- _EXERCISE_: The answer must be every line of the records below that holds the word "order".

[Saved entries]
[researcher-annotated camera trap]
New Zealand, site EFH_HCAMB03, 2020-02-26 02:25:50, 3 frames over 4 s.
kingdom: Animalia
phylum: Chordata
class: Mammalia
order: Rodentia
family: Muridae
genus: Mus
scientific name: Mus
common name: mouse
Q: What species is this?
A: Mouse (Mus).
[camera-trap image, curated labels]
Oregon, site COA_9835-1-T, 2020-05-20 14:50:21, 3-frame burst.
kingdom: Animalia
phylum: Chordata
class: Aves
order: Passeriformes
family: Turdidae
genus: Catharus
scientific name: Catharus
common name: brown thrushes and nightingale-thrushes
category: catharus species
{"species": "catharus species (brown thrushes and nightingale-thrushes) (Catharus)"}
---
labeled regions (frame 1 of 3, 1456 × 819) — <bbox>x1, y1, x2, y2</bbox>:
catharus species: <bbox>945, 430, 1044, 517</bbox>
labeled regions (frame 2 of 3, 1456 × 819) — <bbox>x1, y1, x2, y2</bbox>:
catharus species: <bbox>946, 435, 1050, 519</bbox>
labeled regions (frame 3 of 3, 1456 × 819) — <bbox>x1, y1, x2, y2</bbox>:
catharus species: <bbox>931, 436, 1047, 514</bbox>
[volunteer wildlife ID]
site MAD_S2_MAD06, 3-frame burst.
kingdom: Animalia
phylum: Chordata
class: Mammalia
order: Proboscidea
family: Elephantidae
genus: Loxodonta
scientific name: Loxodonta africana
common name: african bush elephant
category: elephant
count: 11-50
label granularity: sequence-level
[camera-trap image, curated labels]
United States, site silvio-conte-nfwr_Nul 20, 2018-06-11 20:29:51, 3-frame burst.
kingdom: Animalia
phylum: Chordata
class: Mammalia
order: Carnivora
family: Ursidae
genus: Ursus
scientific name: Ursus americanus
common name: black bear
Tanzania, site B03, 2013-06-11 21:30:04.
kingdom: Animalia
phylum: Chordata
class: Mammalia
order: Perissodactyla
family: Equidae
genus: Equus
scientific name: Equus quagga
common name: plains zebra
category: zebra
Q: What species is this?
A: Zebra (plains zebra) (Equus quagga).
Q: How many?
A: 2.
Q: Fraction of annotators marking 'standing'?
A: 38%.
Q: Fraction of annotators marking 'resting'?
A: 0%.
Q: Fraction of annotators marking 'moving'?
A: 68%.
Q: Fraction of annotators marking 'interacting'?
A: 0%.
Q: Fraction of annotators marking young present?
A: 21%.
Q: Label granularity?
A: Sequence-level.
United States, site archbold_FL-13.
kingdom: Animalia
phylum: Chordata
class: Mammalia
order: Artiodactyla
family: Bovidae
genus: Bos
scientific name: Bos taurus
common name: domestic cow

- _ANSWER SECTION_:
order: Rodentia
order: Passeriformes
order: Proboscidea
order: Carnivora
order: Perissodactyla
order: Artiodactyla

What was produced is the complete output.